Output equivalence: does it change the model?

This is the most common concern about speculative decoding, and the answer is: no, the output distribution is provably identical to the target model.

The acceptance/rejection algorithm is a modified rejection sampling scheme. When a draft token is rejected, the corrected token is sampled from a distribution that accounts for the probability mass already used by the draft token. Mathematically, the marginal distribution over outputs is identical to what the target model alone would produce.

In practice, stochastic token generation means results won't be numerically identical to a non-speculative run at the same seed — but the statistical properties are identical.

What kind of speedup to expect

Observed speedups vary considerably based on workload, draft model quality, and sampling temperature. Rough ranges from published evaluations and production deployments:

// expected_speedup_ranges

2–3×Greedy decoding, well-matched draft model — typical best-case for predictable prompts

3–4×Feature-based draft heads, greedy decoding — training a small head directly on the target model's activations raises acceptance rates further

1.3–1.8×Temperature > 0.7, mixed prompt types — lower acceptance rate, realistic production conditions

~1×High-temperature creative tasks or mismatched draft — if too many draft tokens are rejected, the overhead wipes out the gain

These are latency reductions (time-to-last-token), not throughput gains.

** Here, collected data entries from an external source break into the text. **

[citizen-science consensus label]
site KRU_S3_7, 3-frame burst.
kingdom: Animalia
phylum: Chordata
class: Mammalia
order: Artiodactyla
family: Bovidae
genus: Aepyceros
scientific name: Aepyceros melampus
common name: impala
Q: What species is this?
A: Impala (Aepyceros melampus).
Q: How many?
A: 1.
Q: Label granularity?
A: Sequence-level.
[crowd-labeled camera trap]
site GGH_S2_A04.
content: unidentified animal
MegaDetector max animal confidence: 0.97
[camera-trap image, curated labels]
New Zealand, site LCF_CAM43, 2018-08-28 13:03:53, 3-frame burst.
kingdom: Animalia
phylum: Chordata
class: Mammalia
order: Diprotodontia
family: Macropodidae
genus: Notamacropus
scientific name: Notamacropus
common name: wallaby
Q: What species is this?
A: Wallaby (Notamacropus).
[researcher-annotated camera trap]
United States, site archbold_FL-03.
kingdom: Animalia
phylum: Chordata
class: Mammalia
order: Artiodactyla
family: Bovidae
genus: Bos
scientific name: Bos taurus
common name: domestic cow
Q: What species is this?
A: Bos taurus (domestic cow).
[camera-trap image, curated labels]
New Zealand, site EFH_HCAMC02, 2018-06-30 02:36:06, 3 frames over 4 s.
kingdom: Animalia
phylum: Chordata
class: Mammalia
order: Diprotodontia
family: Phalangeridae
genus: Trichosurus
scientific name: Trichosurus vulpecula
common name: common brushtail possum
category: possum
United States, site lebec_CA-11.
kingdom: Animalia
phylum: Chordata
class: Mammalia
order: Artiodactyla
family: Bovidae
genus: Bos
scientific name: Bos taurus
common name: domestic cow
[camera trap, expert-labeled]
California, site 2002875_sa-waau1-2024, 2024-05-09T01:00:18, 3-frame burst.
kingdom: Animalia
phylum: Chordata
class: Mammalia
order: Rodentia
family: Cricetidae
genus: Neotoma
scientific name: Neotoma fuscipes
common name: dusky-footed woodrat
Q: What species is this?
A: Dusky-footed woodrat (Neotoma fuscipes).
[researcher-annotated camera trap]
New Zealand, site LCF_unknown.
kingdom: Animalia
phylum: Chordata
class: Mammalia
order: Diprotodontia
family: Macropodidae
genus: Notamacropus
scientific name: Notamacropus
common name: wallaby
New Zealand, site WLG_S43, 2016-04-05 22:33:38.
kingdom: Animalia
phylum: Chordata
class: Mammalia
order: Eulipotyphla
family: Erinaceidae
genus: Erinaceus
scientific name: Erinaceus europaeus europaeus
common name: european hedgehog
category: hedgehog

The draft model adds compute overhead, so at high batch sizes the benefit shrinks. Measure on your own workload — acceptance rate varies more than any other factor.

// In short

01Speculative decoding exploits verification being cheaper than generation. One large-model forward pass verifies multiple tokens, breaking the serial bottleneck of autoregressive decoding.

02The output is provably identical to the target model. Acceptance/rejection sampling preserves the target distribution exactly. This is not an approximation.

03Acceptance rate determines everything. High acceptance yields 2–3× speedup. Low acceptance breaks even or worse. Match the draft model to your actual workload distribution.

04Feature-based draft heads get the best acceptance rates. Training a small head directly on the target model's activations produces distributions that closely match the target, well above what a standalone draft model achieves.

05It's a latency trick, not a throughput trick. For single-user or low-concurrency serving, speculative decoding cuts time-to-last-token. At high concurrency, continuous batching is the more valuable optimisation.